Friday, April 10, 2009

Mega Man 2

If you look at the enitre Mega Man series (there are too many games for me to count) you can image it could be a daunting task to pick just one as a great example as art. Personally I think Mega Man 2, is not only the best game in the series but easily the most artistic game. After Mega Man 2 the series became a huge hit and went from a real artistic vision to a franchise with the sole purpose of gaining money with medicore games. For those of you who know the franchise well enough, you know I am not saying anything new here. Mega Man 2 is often held as the best game in the series and even one of the best games of all time.

Designing a Hero

One look at Mega Man you can clearly see he is heavily influeced by Japanese anime. This anime look actually works extremely well in old Nintendo games. In anime, human features are exagerated. The one anime feature that most people can't help but look at are the giant eyes. Basically every anime artist uses big giant eyes, in order to portray emotion effectively. Now Mega Man may not have a wide range of emotions but giving the character this style allows the player to actually see the features of the face. Most NES games had the lead character with no face or beedy eyes. Mega Man has large cartoony eyes that really stand out and help to portray something the player can actually relate to.

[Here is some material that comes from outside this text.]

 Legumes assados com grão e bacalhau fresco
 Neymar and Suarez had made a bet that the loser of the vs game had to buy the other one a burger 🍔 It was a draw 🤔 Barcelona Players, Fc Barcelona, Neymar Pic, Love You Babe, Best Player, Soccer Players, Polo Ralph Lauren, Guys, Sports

The other major character design choice is one of the oldest tricks in the book. Mega Man wears his underwear outside his pants. Now in real life this would look ridiculous, but it works with drawn characters. Mega Man is not alone in his fashion both Superman, Batman, and countless outher super-heroes share this style. Not only does this subconciously give the player a link from Mega Man to superheroes but it also works well with animation. Super Heroes wear underwear outside their pants (or at the very least have multi-coloured costumes) because it makes it easier for the viewer to tell where the action is. Seperating the legs, from the mid-section using different colours makes it easier for us to follow the action on their legs. Mega Man also wears long gloves for this same reason. Rather then having one uniform colour that will make the character looked washed out, seperating the arms, legs and mid-section make the action easy to see and control.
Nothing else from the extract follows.